5. Automatic Speed Boost with uv for Creation and Package Installation

If you have uv installed, the extension automatically uses it when creating venv environments and installing packages. uv is a fast, modern Python package installer and resolver that outperforms traditional tools, especially in large projects with many dependencies. This speed boost is enabled by default via the python-envs.alwaysUseUv setting. You don’t have to do anything extra—the extension detects uv and uses it transparently. For large monorepos or projects with complex dependency trees, this can cut environment creation time from minutes to seconds.

6. Quick Create: One-Click Environment Setup

The extension’s Quick Create feature (the + button in the Environment Managers view) lets you create a new environment with a single click. It automatically uses your default environment manager (e.g., venv or conda), picks the latest available Python version, and scans for dependency files like requirements.txt or pyproject.toml in your workspace. In just a few seconds, you have a working environment ready for development. This is perfect for quickly spinning up a clean environment for a new project or testing a different Python version without diving into CLI commands.

Mastering Python Environments in VS Code: 10 Essential Features You Need to Know
Source: devblogs.microsoft.com

7. Custom Create: Full Control When You Need It

For scenarios where you need more control, the Custom Create option (accessible via Python: Create Environment in the Command Palette) lets you specify every detail. Choose your environment manager (venv or conda are supported for direct creation), select a specific Python version, name your environment, and pick which dependency files to install from. For managers like pyenv, poetry, and pipenv, the extension discovers environments you create with their CLI tools. This flexibility ensures that power users can fine-tune their setups while still benefiting from the unified UI.

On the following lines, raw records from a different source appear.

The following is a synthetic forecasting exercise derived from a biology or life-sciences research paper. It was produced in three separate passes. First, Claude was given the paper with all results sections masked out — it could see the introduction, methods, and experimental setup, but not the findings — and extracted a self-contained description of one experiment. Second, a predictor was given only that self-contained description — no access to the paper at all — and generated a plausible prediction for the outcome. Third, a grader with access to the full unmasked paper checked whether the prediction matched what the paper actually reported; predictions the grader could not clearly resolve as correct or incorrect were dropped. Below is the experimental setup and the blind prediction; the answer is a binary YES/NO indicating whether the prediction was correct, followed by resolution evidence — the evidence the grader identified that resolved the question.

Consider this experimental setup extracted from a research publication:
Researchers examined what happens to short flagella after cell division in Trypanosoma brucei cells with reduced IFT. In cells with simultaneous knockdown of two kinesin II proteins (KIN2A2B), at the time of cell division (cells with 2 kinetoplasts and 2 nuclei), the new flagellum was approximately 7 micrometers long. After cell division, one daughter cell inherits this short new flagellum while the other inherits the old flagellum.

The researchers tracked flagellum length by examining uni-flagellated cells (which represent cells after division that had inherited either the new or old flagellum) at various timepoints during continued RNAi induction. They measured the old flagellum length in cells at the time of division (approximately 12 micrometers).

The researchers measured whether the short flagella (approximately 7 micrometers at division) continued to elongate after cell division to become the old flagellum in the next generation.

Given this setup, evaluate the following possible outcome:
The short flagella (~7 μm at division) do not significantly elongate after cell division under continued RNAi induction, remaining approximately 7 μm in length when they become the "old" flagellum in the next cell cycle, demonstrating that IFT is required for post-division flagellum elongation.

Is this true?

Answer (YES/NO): NO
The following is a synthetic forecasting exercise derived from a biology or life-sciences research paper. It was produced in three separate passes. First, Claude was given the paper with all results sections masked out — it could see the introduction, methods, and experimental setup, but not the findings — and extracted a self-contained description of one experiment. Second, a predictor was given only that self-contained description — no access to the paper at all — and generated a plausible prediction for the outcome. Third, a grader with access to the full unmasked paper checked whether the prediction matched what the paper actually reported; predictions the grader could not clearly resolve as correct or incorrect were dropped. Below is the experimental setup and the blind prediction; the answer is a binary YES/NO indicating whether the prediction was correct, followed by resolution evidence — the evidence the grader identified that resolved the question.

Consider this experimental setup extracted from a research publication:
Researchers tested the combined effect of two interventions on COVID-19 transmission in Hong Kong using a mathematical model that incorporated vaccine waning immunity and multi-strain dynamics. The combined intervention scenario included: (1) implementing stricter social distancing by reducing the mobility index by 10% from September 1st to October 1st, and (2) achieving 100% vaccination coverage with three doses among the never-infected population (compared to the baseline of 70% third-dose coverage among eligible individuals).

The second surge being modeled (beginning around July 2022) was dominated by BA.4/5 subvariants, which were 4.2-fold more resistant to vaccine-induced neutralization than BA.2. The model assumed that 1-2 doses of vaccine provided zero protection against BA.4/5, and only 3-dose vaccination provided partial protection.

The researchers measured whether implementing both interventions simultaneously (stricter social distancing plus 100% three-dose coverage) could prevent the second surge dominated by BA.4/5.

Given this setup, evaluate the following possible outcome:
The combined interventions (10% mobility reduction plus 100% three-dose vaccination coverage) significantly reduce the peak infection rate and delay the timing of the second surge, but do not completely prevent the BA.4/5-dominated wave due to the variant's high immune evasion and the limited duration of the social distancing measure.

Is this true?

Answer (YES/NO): NO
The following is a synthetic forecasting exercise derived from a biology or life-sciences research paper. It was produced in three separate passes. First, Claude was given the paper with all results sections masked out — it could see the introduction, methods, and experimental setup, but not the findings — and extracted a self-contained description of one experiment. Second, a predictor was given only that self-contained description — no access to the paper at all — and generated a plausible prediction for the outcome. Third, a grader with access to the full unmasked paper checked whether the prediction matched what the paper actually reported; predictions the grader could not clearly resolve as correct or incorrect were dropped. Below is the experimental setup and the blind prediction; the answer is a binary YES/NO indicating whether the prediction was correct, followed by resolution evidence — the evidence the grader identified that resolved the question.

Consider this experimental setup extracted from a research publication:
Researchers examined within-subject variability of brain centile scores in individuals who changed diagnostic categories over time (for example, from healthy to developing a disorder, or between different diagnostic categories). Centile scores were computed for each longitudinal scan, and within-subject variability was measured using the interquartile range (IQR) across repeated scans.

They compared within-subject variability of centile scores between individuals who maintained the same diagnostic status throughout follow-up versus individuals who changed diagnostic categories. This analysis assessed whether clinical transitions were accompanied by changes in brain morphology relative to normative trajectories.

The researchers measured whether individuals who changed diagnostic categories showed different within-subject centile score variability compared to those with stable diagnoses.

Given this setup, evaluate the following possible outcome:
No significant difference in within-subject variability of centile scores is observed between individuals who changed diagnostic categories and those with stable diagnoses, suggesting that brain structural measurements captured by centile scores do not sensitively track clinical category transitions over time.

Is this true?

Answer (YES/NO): NO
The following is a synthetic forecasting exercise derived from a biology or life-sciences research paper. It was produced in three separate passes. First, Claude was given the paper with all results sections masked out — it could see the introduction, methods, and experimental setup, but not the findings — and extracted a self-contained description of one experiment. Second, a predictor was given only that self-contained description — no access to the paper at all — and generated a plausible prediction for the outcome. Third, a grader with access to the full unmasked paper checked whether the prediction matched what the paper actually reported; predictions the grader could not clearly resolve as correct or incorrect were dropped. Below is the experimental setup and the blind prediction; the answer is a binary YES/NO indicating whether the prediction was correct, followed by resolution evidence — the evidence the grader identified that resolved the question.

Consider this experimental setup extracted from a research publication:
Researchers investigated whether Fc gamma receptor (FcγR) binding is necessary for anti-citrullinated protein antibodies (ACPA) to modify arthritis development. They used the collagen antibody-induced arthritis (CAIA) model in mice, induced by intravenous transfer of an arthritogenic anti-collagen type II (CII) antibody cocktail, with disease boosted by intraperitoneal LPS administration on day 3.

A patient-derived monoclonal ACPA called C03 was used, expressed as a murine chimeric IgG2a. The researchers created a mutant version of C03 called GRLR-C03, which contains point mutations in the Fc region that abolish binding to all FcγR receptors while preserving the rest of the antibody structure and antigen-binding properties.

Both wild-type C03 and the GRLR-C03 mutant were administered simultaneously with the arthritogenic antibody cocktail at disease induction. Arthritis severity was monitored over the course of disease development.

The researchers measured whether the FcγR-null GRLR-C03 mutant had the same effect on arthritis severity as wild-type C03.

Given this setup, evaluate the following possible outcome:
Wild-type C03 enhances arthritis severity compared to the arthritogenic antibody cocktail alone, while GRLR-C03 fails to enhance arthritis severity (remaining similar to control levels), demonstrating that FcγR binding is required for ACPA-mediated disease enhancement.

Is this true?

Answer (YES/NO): NO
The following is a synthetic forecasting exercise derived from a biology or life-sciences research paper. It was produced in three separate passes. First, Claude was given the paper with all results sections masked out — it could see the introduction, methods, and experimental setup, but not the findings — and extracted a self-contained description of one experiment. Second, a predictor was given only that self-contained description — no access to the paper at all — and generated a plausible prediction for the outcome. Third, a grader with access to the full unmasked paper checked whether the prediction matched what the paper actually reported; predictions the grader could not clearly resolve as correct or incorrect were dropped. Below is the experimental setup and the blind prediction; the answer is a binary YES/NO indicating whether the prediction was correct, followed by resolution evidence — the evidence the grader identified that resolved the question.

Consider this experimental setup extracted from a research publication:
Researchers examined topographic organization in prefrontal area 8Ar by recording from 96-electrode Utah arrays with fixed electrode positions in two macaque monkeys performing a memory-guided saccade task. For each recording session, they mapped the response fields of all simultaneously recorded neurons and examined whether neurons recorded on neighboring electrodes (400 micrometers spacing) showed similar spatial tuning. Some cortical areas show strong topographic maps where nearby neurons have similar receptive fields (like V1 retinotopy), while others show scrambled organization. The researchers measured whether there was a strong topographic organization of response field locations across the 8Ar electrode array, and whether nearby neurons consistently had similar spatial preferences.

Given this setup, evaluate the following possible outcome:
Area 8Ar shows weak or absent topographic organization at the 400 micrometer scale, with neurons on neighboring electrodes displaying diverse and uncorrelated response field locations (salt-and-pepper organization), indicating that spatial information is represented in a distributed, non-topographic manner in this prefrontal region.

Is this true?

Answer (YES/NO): NO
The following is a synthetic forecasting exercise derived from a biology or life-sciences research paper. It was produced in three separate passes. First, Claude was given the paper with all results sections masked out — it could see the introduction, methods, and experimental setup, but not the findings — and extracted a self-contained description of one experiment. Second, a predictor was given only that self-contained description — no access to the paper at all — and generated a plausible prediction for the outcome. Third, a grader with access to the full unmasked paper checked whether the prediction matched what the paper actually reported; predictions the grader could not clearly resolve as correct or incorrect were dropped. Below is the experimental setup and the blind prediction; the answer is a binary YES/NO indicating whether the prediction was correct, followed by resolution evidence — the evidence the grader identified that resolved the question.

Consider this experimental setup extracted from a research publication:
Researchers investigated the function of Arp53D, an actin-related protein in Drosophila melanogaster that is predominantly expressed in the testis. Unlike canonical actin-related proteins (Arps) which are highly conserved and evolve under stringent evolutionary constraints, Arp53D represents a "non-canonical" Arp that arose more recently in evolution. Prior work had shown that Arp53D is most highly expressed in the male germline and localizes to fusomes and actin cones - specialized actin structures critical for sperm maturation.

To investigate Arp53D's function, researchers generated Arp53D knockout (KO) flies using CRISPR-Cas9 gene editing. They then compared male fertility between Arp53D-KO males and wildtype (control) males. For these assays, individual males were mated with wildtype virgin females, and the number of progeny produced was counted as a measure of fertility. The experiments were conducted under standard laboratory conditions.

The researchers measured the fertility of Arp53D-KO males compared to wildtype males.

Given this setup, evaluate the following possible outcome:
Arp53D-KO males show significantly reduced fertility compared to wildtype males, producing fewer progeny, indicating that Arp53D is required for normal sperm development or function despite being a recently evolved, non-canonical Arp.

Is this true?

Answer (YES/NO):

8. Python Projects: Mapping Environments to Code Structure

One of the extension’s standout features is Python Projects, which allows you to map environments to specific folders or files. This is a game-changer for monorepos or multi-project workspaces where different code sections require different dependencies. Instead of manually switching environments, you can assign an environment to each project folder. The extension automatically activates the correct environment when you open a file in that folder. This eliminates confusion and ensures that each part of your codebase gets the right Python version and packages. It’s a simple concept that solves a common pain point in larger projects.

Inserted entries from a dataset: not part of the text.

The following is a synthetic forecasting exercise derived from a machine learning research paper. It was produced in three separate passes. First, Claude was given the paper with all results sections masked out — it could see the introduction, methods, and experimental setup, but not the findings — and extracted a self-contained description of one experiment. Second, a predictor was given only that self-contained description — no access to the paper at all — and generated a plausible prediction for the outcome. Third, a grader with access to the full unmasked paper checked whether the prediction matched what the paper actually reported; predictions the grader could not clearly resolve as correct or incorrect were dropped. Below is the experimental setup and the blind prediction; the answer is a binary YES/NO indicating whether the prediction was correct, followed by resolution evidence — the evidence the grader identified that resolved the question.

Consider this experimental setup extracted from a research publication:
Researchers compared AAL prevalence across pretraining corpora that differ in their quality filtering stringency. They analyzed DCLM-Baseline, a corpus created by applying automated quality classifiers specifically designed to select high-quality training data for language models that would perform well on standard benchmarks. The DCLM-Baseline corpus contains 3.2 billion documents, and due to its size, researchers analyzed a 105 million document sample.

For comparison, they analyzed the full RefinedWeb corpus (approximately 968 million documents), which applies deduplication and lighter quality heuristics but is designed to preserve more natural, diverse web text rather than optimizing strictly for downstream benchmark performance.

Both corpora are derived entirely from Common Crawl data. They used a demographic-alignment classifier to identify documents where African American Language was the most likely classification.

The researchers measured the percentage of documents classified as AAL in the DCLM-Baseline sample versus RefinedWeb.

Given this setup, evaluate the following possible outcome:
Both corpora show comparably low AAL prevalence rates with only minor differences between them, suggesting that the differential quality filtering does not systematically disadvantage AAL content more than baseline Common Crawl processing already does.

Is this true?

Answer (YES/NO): NO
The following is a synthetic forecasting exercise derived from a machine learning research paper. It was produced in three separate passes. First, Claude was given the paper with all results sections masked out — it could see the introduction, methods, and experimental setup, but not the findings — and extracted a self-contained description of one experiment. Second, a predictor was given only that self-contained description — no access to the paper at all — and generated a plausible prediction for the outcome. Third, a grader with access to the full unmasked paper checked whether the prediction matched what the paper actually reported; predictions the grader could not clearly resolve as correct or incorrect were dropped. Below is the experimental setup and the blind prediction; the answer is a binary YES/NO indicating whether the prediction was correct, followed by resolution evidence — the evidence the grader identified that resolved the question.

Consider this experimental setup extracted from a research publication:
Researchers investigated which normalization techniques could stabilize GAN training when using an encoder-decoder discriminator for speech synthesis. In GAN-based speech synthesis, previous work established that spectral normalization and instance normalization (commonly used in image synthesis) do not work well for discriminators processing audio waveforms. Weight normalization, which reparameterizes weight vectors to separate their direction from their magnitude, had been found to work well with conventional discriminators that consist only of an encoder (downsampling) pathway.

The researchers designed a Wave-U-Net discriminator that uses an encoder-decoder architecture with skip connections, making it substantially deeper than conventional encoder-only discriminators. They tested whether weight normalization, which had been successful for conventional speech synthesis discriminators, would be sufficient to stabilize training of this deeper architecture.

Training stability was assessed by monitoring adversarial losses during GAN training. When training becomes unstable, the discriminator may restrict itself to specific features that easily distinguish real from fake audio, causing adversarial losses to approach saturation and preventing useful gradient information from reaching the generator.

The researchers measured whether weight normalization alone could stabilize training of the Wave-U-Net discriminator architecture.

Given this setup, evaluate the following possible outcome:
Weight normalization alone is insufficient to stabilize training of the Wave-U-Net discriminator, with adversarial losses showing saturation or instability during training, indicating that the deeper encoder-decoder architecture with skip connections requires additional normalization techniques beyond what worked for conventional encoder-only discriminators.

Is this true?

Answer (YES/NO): YES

9. Seamless Integration with the Python Extension

The Python Environments Extension works hand-in-hand with the main Python extension for VS Code. You don’t need to replace anything—just install the environments extension, and it enhances your existing workflow. All environment-related actions (like selecting an interpreter, running tests, or debugging) automatically use the unified environment manager. The extension respects your existing settings and preferences, so there’s no learning curve. Whether you’re using Jupyter notebooks, linting, or the debugger, the environment you’ve chosen is consistently applied.

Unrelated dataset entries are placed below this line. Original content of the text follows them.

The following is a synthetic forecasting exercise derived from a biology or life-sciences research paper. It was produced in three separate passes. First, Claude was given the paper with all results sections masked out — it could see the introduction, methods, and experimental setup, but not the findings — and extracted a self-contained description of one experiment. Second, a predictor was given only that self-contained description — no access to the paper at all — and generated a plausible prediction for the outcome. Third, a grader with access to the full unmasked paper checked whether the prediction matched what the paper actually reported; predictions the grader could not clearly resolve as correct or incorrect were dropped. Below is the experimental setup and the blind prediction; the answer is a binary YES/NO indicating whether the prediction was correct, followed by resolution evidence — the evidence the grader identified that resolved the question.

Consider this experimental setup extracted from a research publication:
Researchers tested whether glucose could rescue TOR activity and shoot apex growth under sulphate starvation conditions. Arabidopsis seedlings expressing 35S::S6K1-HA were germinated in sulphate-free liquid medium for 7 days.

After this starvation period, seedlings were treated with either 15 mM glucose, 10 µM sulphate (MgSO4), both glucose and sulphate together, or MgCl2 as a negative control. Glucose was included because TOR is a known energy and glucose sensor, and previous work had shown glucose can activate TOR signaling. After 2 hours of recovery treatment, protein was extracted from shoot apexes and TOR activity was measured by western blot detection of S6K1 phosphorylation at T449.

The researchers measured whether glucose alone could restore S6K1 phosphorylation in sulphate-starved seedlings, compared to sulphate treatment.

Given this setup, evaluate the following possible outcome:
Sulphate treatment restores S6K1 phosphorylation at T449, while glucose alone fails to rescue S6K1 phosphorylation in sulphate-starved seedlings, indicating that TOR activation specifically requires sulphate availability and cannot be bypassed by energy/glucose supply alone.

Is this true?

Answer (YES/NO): YES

10. General Availability and Opt-In Process

After extensive feedback and refinement during its preview phase, the extension is now being rolled out for general availability. In the coming weeks, most users will automatically have all environment workflows switched to use the new extension. If you’re eager to try it immediately, you can opt in by setting python.useEnvsExtension to true in your VS Code settings. There’s no need to uninstall any existing tools—the extension coexists with them and enhances their discovery. This gradual rollout ensures a smooth transition for all users. Welcome to a cleaner, faster, and more unified Python environment experience!